• Document excerpt
────────

News from the front...
I hope everyone has survived the spring “break” - we went to Philadelphia for Passover and we enjoyed seeing Jon’s parents and celebrating Passover with lots of discussion on the meaning of slavery and whether we are still slaves today in some ways. Dov’s comment was: “Some people are oppressed by the economy”, (can’t argue about that!) But as always with family travel, racing through airports with Dov and the kids takes it out of me.
I wanted to share some good news with everyone, which is that I was recently appointed to the National Institute of Mental Health (NIMH) Advisory Council. This is a big deal because one can have a real effect as an advocate on a very large scale. The Council is composed of largely of professionals with a handful of lay advocates such as myself who together make the final decisions about what will be funded in mental health related research grants. The NIMH has a two-tiered system where review committees made up of scientists and clinicians, review the scientific merit of proposed research projects, after that we (the Advisor Council) are given the charge of determining the relevance of the research – meaning will it be helpful to families and those effected by the mental disorders that are being addressed by the grants? This year’s budget was $14 billion however another $3 billion was just pumped in through the Stimulus package. So the good news is more money for mental health research, including autism! But there is so much to learn about how the system works and fast, in order to have input on how the unexpected funds should be used. I have been asking that some of the funds go toward research focused on nonverbal and low-communicating people with autism.

────────

• Prompt 1
Reproduce the stretch of the update from "I hope everyone" through "it out of me.".
• Prompt 2
Why does the writer of the update call the NIMH Advisory Council appointment a big deal? Answer in one to three sentences.
Rely only on the update itself.

────────

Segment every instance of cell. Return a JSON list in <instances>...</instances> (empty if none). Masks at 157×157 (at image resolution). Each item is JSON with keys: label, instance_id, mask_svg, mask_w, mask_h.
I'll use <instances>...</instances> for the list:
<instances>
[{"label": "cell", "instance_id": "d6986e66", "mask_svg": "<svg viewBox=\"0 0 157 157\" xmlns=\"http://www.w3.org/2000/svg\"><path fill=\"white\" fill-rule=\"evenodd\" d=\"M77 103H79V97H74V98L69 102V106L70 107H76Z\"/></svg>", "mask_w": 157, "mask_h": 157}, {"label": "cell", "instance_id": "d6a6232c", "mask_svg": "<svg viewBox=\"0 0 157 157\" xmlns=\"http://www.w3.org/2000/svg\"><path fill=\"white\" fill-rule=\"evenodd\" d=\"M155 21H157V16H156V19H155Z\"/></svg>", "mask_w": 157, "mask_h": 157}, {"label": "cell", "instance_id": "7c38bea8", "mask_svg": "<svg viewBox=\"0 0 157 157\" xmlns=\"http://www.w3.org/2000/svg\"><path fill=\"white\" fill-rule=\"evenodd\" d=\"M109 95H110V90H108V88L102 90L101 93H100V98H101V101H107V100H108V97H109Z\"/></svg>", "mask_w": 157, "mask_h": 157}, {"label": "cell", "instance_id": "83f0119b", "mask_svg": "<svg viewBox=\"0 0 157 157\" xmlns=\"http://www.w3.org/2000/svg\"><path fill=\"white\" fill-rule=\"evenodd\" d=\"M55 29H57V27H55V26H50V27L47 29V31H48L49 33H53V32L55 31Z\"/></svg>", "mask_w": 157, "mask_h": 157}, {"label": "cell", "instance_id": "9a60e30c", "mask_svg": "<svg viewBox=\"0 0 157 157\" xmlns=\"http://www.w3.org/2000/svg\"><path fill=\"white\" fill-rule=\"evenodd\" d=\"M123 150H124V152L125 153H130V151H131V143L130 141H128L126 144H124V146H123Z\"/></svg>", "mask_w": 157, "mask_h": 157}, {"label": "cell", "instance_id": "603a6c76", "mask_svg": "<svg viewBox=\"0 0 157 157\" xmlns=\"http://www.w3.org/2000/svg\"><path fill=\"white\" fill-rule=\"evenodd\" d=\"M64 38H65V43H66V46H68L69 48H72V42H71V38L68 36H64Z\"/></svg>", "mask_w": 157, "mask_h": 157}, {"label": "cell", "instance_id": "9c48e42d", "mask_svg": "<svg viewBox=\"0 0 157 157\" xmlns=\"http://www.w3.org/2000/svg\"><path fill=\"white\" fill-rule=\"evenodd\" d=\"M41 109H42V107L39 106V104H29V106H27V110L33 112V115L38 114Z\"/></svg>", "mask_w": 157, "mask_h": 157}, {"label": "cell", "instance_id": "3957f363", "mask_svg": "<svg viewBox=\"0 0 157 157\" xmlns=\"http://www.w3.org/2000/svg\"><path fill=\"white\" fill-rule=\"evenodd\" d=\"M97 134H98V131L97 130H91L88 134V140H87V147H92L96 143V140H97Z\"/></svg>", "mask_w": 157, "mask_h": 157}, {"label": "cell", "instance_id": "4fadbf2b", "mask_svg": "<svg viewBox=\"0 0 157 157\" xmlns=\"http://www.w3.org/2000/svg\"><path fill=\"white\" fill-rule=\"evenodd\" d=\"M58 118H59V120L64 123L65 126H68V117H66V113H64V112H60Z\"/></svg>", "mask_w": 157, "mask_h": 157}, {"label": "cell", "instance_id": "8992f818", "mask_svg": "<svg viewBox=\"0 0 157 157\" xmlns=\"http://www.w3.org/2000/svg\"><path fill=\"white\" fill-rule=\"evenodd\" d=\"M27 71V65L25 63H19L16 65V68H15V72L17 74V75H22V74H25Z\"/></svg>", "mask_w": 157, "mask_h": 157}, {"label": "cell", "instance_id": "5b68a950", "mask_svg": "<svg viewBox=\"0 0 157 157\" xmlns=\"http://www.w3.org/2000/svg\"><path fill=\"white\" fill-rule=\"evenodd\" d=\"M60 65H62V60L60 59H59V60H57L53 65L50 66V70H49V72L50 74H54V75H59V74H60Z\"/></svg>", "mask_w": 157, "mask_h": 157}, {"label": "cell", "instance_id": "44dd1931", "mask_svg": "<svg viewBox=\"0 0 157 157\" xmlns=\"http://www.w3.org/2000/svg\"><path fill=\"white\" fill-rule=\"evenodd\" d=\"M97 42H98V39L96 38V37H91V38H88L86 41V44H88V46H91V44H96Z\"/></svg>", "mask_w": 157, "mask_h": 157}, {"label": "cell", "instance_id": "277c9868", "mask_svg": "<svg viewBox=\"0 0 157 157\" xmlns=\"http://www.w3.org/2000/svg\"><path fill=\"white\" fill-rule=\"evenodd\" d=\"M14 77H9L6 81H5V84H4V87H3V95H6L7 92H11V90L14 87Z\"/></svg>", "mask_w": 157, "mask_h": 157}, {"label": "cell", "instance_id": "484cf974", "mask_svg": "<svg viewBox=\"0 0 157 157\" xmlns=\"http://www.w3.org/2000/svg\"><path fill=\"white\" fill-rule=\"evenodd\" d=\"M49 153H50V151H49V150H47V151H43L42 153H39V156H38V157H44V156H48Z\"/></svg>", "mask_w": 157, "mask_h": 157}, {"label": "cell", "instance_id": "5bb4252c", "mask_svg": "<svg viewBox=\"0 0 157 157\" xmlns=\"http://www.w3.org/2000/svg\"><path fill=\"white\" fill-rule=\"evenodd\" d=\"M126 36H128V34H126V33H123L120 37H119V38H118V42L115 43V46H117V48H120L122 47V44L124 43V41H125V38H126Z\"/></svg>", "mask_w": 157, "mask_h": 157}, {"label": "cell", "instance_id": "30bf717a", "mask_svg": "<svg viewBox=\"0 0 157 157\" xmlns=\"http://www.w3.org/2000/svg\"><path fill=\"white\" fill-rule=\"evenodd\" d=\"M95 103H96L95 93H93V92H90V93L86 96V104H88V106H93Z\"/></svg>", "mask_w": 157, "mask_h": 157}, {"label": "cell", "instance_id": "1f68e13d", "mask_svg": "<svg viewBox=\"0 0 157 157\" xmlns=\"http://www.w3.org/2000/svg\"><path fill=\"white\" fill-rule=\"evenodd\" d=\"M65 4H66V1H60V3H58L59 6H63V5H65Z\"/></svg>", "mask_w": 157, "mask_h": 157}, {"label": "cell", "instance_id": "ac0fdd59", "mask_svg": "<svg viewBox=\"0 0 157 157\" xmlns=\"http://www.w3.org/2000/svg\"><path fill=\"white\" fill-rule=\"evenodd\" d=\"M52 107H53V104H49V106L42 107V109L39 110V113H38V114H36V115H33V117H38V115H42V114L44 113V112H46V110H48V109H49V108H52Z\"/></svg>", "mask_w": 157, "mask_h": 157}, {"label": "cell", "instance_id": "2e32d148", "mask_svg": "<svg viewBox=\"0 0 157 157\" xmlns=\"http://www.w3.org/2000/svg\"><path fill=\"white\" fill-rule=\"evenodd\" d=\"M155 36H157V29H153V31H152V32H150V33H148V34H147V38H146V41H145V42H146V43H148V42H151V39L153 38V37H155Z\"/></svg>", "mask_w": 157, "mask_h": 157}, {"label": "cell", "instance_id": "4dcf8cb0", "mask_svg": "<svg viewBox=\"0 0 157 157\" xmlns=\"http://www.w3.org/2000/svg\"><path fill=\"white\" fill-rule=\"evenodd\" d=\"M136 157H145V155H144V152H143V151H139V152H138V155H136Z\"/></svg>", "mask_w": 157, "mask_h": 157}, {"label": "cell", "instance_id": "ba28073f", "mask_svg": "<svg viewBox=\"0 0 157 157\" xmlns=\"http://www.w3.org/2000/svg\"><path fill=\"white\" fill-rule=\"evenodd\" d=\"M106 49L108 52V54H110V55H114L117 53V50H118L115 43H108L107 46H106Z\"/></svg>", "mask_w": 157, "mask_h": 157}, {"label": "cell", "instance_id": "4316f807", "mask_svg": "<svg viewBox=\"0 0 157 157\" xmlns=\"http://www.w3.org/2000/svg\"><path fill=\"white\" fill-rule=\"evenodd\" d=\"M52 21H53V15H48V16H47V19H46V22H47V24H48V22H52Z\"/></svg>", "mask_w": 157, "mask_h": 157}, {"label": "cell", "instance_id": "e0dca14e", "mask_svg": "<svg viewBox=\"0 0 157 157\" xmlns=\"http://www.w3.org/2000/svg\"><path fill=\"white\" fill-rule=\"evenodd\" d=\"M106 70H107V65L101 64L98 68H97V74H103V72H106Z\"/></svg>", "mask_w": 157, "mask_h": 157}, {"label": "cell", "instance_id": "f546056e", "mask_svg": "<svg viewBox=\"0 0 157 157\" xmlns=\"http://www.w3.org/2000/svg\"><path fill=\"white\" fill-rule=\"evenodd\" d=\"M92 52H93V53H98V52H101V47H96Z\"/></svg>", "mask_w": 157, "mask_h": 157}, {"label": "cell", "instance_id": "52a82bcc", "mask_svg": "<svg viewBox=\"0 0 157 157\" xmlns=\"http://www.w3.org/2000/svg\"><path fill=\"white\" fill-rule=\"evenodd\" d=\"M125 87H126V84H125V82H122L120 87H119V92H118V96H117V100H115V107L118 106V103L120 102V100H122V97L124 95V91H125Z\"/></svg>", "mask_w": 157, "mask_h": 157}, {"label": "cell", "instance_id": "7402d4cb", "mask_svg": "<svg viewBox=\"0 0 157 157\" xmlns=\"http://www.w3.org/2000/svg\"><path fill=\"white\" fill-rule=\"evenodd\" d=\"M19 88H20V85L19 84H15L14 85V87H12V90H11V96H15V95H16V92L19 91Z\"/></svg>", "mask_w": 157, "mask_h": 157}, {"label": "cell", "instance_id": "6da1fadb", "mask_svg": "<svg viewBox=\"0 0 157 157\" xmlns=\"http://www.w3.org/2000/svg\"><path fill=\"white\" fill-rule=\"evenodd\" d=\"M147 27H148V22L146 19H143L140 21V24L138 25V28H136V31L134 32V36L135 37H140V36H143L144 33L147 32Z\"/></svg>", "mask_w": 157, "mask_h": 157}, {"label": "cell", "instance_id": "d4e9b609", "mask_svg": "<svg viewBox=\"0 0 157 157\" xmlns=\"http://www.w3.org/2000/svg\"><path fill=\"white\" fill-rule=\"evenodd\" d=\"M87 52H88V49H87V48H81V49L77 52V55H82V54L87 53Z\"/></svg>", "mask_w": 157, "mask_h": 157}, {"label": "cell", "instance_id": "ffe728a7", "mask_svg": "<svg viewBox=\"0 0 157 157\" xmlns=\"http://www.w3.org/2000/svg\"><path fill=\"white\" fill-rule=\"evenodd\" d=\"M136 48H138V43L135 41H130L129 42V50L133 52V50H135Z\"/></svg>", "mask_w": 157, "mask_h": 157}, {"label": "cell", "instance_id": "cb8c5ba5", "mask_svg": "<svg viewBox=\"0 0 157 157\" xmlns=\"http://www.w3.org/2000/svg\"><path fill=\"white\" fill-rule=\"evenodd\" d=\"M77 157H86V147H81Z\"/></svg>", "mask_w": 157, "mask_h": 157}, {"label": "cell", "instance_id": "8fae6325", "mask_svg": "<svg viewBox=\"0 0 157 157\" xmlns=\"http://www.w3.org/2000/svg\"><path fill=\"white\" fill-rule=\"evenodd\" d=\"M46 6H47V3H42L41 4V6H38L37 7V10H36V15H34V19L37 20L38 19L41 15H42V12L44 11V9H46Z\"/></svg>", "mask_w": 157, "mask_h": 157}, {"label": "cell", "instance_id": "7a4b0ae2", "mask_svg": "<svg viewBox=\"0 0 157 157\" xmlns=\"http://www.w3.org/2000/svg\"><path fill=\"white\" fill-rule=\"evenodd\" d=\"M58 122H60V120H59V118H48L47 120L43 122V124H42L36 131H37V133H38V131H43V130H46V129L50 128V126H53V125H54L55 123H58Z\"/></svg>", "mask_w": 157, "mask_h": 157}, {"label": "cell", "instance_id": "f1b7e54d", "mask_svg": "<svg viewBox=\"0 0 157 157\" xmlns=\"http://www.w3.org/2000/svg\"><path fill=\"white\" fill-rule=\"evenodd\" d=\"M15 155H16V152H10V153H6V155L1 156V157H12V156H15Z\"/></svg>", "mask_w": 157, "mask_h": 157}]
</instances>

────────

• Final answer 1
I hope everyone has survived the spring “break” - we went to Philadelphia for Passover and we enjoyed seeing Jon’s parents and celebrating Passover with lots of discussion on the meaning of slavery and whether we are still slaves today in some ways. Dov’s comment was: “Some people are oppressed by the economy”, (can’t argue about that!) But as always with family travel, racing through airports with Dov and the kids takes it out of me.

• Final answer 2
On the Council, one can have a real effect as an advocate on a very large scale. Its members make the final decisions about which mental health research grants are funded.